Former Google executive Ross LaJeunesse says he was pushed out of the company for trying to institute human rights policies at the search giant.
Image: Panayiotis Tzamaros/NurPhoto via Getty Images
By Matt Binder2020-01-02 18:55:53 UTC
To kick off the new year, a former Google executive is sharing details about how he was allegedly pushed out of the company for attempting to center human rights principles within the search engine giant.
Ross LaJeunesse just penned a detailed blog post running through his decade-plus at the company. In 2010, as head of public policy for Asia Pacific, LaJeunesse executed the company’s “landmark decision” to stop censoring search results in China.

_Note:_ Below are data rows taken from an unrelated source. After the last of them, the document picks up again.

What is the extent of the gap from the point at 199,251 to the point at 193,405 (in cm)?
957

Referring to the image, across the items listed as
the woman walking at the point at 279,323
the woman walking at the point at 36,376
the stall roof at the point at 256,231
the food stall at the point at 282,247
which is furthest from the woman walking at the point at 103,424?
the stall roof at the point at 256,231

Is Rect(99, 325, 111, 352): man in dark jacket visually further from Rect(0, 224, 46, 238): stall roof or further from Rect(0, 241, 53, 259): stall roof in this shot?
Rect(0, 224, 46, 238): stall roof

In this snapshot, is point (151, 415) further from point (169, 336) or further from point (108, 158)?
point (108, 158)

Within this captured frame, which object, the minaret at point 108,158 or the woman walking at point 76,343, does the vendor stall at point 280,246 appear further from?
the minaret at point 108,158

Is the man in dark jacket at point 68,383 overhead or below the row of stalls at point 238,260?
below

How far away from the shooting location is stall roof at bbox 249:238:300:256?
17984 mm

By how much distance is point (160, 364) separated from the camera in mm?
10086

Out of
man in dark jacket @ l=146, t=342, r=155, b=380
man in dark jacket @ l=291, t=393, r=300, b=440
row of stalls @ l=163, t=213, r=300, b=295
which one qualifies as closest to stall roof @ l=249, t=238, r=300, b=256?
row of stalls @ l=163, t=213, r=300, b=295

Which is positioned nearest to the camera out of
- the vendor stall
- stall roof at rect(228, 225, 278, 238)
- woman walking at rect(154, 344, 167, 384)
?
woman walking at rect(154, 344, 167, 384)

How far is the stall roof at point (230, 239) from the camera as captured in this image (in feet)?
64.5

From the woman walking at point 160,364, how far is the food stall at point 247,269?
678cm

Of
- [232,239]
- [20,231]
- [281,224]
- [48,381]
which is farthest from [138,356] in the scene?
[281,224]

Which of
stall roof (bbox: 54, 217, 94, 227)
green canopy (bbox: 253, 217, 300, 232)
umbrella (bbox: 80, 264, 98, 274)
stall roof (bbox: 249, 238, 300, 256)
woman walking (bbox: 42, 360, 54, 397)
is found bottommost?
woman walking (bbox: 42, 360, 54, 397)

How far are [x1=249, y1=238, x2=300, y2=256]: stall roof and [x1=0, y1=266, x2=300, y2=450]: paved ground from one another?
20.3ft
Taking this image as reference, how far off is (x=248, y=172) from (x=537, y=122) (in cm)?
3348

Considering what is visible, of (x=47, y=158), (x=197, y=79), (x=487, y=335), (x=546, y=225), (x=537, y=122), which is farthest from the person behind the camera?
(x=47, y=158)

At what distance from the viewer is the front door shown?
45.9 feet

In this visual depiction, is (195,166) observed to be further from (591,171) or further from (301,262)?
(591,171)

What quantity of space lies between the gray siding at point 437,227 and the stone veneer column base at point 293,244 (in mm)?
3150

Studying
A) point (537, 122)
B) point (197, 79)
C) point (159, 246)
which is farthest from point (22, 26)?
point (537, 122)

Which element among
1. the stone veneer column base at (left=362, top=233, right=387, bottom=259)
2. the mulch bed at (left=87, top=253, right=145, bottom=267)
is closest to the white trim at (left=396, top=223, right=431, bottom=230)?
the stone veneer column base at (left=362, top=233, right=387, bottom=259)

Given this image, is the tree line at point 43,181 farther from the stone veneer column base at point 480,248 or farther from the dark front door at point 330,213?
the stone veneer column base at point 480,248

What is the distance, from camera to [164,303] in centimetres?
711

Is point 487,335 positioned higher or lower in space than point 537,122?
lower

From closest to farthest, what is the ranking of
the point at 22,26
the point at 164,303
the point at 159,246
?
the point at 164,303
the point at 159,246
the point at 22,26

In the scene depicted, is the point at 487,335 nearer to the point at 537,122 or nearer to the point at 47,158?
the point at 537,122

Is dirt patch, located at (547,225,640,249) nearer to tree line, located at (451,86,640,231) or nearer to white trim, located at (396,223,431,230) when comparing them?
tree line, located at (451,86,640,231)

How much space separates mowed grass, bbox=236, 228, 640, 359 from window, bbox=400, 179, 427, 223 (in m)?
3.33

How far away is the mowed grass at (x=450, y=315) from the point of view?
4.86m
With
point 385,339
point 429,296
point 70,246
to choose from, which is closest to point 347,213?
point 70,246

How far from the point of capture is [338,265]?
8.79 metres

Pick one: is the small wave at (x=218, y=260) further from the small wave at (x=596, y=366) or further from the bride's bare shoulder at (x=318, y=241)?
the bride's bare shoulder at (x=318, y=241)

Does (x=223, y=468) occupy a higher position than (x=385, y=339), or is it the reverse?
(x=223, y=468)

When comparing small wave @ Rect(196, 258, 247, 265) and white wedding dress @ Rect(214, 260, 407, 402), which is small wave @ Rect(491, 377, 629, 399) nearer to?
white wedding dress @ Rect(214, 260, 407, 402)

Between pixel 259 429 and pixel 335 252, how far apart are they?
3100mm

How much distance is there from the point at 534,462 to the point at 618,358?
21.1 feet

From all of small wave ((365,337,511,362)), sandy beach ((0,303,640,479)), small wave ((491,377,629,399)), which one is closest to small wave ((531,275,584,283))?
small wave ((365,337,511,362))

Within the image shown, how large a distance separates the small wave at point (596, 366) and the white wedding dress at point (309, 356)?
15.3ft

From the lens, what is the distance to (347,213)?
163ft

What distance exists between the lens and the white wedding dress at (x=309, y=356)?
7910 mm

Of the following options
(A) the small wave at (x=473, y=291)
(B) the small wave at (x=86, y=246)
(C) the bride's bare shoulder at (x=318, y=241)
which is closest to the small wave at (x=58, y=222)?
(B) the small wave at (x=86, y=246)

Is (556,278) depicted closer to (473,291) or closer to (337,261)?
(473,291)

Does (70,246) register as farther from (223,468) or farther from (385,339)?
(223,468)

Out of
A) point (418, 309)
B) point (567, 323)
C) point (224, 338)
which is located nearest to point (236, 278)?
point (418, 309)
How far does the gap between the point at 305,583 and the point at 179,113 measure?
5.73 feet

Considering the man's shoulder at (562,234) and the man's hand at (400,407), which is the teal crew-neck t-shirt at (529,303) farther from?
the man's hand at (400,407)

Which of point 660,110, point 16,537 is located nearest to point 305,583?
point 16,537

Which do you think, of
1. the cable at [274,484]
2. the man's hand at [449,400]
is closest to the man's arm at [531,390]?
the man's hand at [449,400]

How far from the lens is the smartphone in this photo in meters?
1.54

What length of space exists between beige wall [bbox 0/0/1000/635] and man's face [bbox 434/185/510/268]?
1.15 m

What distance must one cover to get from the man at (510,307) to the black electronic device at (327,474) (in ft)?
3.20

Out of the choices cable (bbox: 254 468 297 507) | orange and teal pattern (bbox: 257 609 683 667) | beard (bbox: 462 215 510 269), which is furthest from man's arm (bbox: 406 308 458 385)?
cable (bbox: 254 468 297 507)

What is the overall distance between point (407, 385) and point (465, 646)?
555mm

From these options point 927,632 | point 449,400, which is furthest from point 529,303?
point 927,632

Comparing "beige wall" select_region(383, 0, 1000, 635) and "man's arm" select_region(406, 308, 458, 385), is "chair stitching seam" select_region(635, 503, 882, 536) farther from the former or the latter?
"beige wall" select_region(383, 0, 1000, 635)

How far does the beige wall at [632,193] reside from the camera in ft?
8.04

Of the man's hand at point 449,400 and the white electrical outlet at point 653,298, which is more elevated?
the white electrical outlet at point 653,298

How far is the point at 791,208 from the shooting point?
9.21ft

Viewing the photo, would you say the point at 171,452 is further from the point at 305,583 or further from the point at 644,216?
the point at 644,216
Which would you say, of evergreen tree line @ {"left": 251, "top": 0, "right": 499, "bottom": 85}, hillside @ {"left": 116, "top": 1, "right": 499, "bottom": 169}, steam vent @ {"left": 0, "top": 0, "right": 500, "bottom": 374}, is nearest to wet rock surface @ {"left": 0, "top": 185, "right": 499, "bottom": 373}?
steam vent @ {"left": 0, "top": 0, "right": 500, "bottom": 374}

At the time, Google had been running a search product in the country while trying to maintain its “Don’t be evil” mantra. However, the situation in China became volatile after a hacking attempt on Google’s founders, Larry Page and Sergey Brin, and an increase in censorship demand. So, the company decided it would stop cooperating with Chinese government.
As LaJeunesse explains:
“Our 2010 decision to stop cooperating with Chinese government censorship on Search results was the first time a non-Chinese corporation stood up to the Chinese government. In doing so, Google put everything on the line — its future in the world’s fastest-growing internet market, billions of dollars in profit, even the safety of our Chinese employees. At one point, I began planning for a possible mass evacuation of all our Google employees based in China, as well as their families. Although difficult, I was intensely proud of the principled approach the company took in making this decision.”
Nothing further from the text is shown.